October 19—Morning Devotion
“There shall be no more thence an infant of days, nor an old man that hath not filled his days: for the child shall die an hundred years old, but the sinner being an hundred years old shall be accursed. “—Isaiah 65:20
My soul, contemplate this morning the auspicious and blessed effects brought into the circumstances of mankind by the gospel. Not only shall there be new heavens, and a new earth, but new hearts, new minds, new dispositions to enjoy them. “If any man be in Christ, he is a new creature. Old things are passed away, and all things are become new.” And among the many blessed changes that shall take place in consequence of Jesus’s salvation, all untimely deaths are done away. Indeed, there can be no such thing as an untimely death to those who are in Christ: for a voice from heaven pronounces all blessed that die in the Lord. A child new born, if born also in Christ, an ‘infant. of a day, if a gracious day, is as ripe for glory as if an hundred years had passed over him. Indeed, he is an hundred years old in Jesus. Sweet thought! what a blessedness, dearest Jesus, hath thy great salvation introduced into the circumstances of thy people. But what an awful thought—the life of an unawakened, unregenerated sinner, though protracted to an hundred years, is lengthened only to misery. As he came into the world, so he goes through it, and so he goes out of it—an unrenewed sinner. Oh distinguishing grace! Oh great salvation!

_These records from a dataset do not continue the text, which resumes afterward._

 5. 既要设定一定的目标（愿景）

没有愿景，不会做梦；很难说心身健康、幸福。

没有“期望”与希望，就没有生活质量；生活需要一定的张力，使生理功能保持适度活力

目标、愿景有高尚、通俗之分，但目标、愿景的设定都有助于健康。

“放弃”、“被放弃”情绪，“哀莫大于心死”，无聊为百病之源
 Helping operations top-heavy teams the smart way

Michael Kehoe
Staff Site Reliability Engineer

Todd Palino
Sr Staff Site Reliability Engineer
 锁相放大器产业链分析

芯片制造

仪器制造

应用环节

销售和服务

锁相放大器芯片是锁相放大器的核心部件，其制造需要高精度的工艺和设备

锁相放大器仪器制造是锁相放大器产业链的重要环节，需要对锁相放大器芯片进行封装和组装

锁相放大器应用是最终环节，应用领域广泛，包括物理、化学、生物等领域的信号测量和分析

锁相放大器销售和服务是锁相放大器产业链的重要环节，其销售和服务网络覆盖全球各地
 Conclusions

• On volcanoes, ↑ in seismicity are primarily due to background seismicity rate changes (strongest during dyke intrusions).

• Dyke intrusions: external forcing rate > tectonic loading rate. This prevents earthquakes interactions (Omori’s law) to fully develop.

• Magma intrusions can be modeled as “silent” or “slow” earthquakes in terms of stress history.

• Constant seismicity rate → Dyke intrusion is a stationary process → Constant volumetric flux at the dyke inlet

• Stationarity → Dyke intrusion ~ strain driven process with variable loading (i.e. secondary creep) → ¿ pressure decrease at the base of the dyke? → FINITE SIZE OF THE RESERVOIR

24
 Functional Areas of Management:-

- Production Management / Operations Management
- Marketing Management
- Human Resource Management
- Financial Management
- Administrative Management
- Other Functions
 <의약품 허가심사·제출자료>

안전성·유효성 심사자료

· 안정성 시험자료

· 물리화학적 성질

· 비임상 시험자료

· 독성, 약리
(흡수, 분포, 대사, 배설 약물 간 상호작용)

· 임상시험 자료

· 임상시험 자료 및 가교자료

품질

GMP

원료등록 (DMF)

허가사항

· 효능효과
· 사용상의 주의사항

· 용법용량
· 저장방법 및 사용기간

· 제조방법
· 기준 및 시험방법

Robert Hawker (1753-1827) was an Anglican (High-Calvinist) preacher who served as Vicar of Charles Church, Plymouth. John Hazelton wrote of him:
“The prominent features…in Robert Hawker's testimony…was the Person of Christ….Dr. Hawker delighted to speak of his Lord as "My most glorious Christ.” What anxious heart but finds at times in the perusal of the doctor's writings a measure of relief, a softening, and a mellowing? an almost imperceptible yet secret and constraining power in leading out of self and off from the misery and bondage of the flesh into a contemplation of the Person and preciousness of Christ as "the chiefest among ten thousand and the altogether lovely." Christ and Him crucified was emphatically the burden of his song and the keynote of his ministry. He preached his last sermon in Charles Church on March 18th, 1827, and on April 6th he died, after being six years curate and forty-three years vicar of the parish. On the last day of his life he repeated a part of Ephesians 1, from the 6th to the 12th verses, and as he proceeded he enlarged on the verses, but dwelt more fully on these words: "To the praise of His glory Who first trusted in Christ." He paused and asked, "Who first trusted in Christ?" And then made this answer: "It was God the Father Who first trusted in Christ."